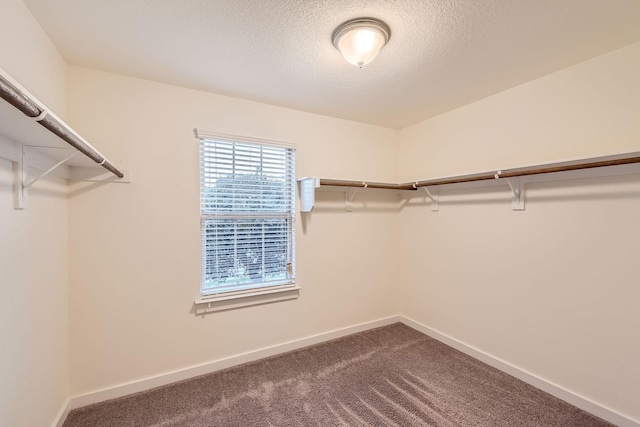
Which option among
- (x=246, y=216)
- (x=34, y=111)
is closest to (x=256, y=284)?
(x=246, y=216)

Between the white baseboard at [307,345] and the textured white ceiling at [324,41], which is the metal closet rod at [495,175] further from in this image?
the white baseboard at [307,345]

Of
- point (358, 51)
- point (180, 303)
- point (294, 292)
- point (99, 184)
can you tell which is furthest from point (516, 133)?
point (99, 184)

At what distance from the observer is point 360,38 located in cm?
150

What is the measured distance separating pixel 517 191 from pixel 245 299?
8.10ft

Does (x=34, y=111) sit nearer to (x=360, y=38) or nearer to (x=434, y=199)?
(x=360, y=38)

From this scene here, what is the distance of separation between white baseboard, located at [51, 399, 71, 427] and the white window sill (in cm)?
93

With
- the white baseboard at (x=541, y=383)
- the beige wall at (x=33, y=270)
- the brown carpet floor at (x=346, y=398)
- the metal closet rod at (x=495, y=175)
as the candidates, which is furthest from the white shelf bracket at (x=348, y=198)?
the beige wall at (x=33, y=270)

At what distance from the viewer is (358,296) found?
3.06 meters

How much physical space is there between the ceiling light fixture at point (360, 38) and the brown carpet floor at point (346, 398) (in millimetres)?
2286

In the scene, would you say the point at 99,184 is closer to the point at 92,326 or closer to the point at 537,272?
the point at 92,326

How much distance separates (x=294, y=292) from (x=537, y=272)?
6.71ft

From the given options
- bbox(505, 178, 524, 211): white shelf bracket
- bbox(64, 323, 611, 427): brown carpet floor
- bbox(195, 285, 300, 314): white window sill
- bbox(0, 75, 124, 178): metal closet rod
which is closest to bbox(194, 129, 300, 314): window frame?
bbox(195, 285, 300, 314): white window sill

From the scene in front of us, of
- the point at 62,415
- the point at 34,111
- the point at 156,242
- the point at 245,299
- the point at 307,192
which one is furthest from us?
the point at 307,192

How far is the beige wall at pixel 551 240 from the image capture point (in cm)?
170
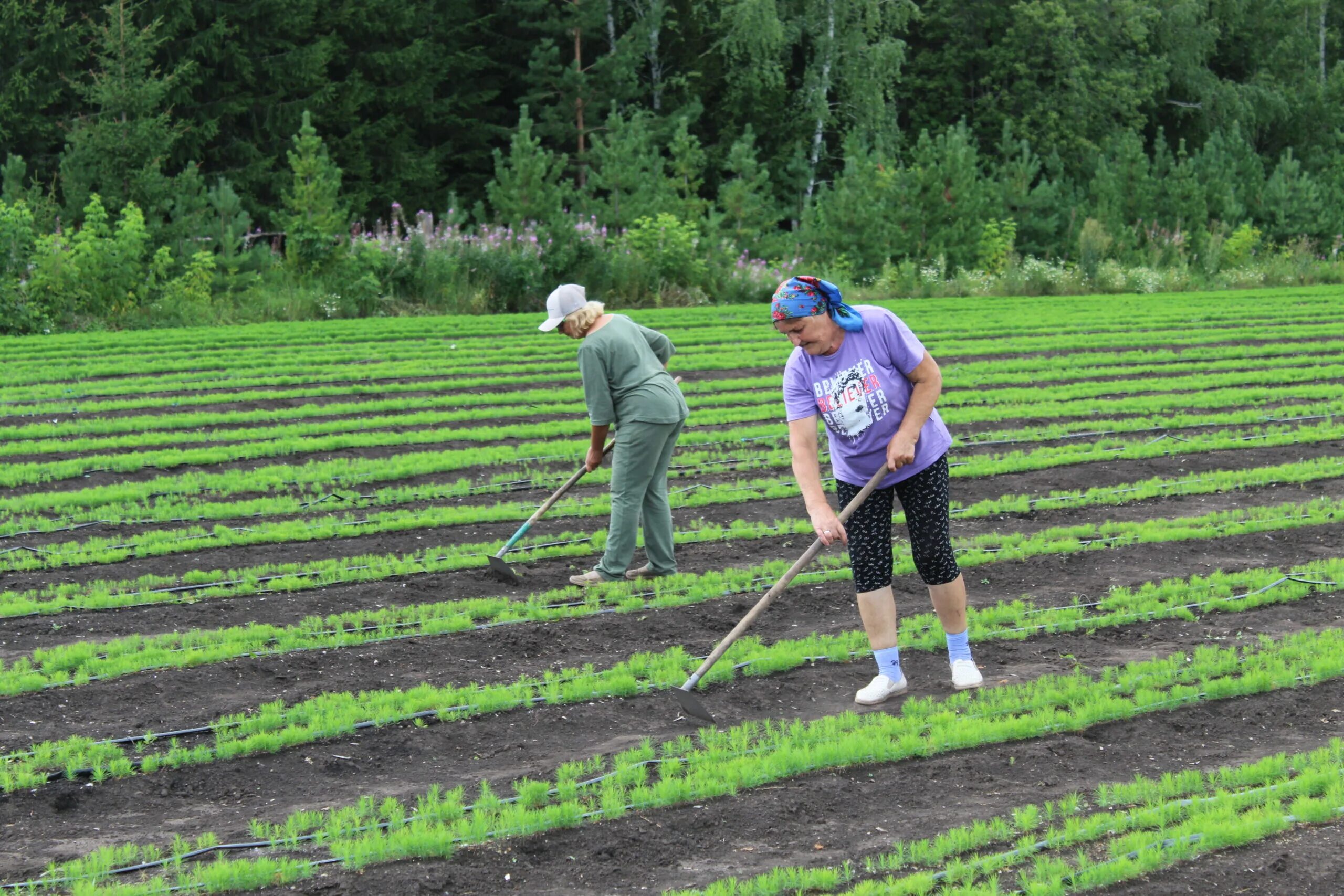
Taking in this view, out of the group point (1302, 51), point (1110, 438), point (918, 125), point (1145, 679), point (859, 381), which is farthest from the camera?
point (1302, 51)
------------------------------
* JOB: Copy the entire listing above word for word, omitting the pictures.

* THE RESPONSE:
Which option among
- (x=246, y=216)
- (x=34, y=111)
is closest to (x=256, y=284)?
(x=246, y=216)

Between the white baseboard at [307,345] and the textured white ceiling at [324,41], which is the metal closet rod at [495,175] further from in this image?
the white baseboard at [307,345]

Of
- point (358, 51)
- point (180, 303)
- point (294, 292)
- point (99, 184)
can you tell which is furthest from point (516, 133)?
point (99, 184)

At what distance from the observer is point 360,38 located in cm?
150

What is the measured distance separating pixel 517 191 from pixel 245 299?
8.10ft

Does (x=34, y=111) sit nearer to (x=360, y=38) or nearer to (x=434, y=199)?
(x=360, y=38)

From this scene here, what is the distance of separation between white baseboard, located at [51, 399, 71, 427] and the white window sill (in cm)?
93

With
- the white baseboard at (x=541, y=383)
- the beige wall at (x=33, y=270)
- the brown carpet floor at (x=346, y=398)
- the metal closet rod at (x=495, y=175)
as the candidates, which is furthest from the white shelf bracket at (x=348, y=198)?
the beige wall at (x=33, y=270)

At what distance from the viewer is (358,296) found?
3.06 meters

How much physical space is there between the ceiling light fixture at point (360, 38) and the brown carpet floor at point (346, 398) (in millimetres)?
2286

In the scene, would you say the point at 99,184 is closer to the point at 92,326 or closer to the point at 537,272?
the point at 92,326

How much distance separates (x=294, y=292) from (x=537, y=272)?
6.71ft

From the given options
- bbox(505, 178, 524, 211): white shelf bracket
- bbox(64, 323, 611, 427): brown carpet floor
- bbox(195, 285, 300, 314): white window sill
- bbox(0, 75, 124, 178): metal closet rod
which is closest to bbox(194, 129, 300, 314): window frame?
bbox(195, 285, 300, 314): white window sill

From the scene in front of us, of
- the point at 62,415
- the point at 34,111
- the point at 156,242
- the point at 245,299
- the point at 307,192
which one is furthest from us?
the point at 307,192

How far is the beige wall at pixel 551 240 from the image capture point (in cm)?
170
Taking in this view, out of the group point (1302, 51), point (1110, 438), point (918, 125), point (1145, 679), point (859, 381), which is farthest from the camera?
point (1302, 51)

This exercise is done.